Pivot vers l’Europe de l’Est

“Une fois de plus, la France est doublée par ses partenaires à l’heure où elle cherche à reprendre la main sur l’agenda”, poursuit Elie Tenenbaum. Ce lundi 25 novembre, Jean-Marie Bockel, envoyé spécial d’Emmanuel Macron pour l’Afrique, lui remettait un rapport préconisant une refonte du dispositif militaire français et une réduction drastique de ses effectifs. “Ce rapport a été discuté avec les Etats africains, reprend le chercheur. Or, ni le Sénégal ni le Tchad n’avaient exigé le départ des soldats français. En réalité, les partenaires de Paris veulent maîtriser le narratif en présentant leur décision comme une marche vers l’émancipation et l’achèvement de la décolonisation.”

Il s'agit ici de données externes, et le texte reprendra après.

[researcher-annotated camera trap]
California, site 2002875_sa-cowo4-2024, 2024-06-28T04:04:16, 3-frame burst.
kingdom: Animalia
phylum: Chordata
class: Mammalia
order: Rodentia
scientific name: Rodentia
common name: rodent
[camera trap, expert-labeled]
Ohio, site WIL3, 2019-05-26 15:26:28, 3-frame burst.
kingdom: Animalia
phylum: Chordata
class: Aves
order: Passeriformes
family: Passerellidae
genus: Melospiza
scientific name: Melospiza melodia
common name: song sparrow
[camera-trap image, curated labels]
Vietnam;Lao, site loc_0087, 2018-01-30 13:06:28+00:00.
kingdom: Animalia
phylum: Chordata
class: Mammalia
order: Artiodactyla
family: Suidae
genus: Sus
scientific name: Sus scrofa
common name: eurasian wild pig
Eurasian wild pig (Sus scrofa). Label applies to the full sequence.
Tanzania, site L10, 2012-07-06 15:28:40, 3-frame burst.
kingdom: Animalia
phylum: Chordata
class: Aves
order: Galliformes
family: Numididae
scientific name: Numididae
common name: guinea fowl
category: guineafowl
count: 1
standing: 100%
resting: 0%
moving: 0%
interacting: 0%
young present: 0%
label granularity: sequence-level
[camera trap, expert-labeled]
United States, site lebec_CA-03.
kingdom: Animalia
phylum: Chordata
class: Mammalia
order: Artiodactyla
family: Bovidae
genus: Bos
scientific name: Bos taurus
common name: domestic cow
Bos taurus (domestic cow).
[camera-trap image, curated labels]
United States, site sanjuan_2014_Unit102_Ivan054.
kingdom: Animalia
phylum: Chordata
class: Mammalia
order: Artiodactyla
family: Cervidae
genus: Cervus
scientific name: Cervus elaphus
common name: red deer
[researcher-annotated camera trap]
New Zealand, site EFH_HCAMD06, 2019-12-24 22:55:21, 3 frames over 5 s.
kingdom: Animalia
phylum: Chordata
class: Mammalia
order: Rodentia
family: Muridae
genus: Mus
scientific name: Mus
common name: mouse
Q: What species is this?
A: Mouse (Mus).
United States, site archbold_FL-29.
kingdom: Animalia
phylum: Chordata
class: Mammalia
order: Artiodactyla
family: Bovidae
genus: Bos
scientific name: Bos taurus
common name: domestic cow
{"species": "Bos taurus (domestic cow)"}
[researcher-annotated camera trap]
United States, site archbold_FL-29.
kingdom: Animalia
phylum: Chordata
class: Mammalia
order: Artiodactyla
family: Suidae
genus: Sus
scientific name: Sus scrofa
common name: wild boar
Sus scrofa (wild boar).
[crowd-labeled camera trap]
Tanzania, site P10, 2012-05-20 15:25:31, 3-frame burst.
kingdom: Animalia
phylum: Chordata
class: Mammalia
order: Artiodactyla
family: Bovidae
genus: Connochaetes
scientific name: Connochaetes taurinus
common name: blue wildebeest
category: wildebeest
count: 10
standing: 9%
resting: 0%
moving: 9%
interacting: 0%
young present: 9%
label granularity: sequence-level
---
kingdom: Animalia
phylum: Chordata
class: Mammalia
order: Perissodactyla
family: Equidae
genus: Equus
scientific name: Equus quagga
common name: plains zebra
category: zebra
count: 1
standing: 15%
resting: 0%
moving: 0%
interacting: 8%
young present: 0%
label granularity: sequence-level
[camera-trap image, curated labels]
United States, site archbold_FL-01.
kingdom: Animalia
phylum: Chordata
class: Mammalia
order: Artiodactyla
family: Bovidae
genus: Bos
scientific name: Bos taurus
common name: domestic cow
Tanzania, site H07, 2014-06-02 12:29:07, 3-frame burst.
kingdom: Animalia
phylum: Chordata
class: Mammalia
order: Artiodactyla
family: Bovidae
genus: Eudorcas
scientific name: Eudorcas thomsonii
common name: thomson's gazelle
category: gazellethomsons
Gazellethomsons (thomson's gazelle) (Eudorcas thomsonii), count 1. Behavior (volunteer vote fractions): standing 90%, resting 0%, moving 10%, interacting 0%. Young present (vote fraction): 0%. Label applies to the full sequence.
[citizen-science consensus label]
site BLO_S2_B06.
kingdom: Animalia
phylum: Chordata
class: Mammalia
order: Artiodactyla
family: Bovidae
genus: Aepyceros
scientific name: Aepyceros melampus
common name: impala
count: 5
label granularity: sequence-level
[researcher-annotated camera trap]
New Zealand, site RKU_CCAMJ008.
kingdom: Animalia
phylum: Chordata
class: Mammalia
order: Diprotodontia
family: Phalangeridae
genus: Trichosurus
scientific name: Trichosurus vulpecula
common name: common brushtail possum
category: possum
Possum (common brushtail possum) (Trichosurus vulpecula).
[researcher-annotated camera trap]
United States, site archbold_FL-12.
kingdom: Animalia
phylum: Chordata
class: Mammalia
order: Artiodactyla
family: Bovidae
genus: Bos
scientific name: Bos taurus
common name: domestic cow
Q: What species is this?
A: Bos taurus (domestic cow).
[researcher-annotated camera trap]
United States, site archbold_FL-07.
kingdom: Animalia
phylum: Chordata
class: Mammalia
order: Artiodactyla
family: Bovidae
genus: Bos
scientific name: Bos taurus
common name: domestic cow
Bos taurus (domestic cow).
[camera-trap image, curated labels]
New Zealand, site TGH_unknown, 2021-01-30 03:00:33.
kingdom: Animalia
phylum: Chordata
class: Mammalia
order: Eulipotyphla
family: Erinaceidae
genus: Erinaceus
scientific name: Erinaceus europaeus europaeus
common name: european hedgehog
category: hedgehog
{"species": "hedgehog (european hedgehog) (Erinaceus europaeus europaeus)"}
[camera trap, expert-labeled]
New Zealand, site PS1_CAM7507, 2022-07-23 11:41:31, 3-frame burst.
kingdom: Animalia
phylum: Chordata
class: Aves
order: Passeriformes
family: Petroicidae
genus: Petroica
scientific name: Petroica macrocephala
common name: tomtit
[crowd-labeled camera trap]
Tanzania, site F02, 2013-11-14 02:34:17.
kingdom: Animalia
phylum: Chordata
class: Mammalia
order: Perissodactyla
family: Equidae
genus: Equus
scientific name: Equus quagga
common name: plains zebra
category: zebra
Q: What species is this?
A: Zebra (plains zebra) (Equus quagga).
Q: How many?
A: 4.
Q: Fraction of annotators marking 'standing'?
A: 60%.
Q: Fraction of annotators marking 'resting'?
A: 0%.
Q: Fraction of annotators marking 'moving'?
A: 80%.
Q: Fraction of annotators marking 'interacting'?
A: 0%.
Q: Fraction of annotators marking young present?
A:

La Côte d’Ivoire et le Gabon, où l’armée française est encore implantée, emboîteront-elles le pas à leurs voisins ? “Une lame de fond nationaliste traverse le continent”, rappelle Elie Tenenbaum. A l’approche d’élections présidentielles dans ces deux pays en 2025, le vent pourrait rapidement tourner. “En Afrique, la France risque de subir un Waterloo intellectuel, militaire, politique et économique ; autrement dit, une défaite intégrale après laquelle personne ne voudra plus d’elle”, avertissait dans L’Express l’historien camerounais Achille Mbembe. Paris file tout droit vers ce scénario. La fin d’une ère et le début d’une autre, cette fois sur le continent européen.

“Un nouveau cycle émerge avec des menaces beaucoup plus proches du territoire français, dans le contexte de la guerre en Ukraine”, pointe Elie Tenenbaum. Le pivot vers l’Europe orientale est déjà amorcé. A l’Elysée comme dans les armées, on multiplie les signaux en faveur d’une contribution française, y compris par le déploiement de soldats, dans les garanties de sécurité qui pourraient être offertes à l’Ukraine demain. Kiev pourrait être le premier bénéficiaire de la retraite précipitée d’Afrique.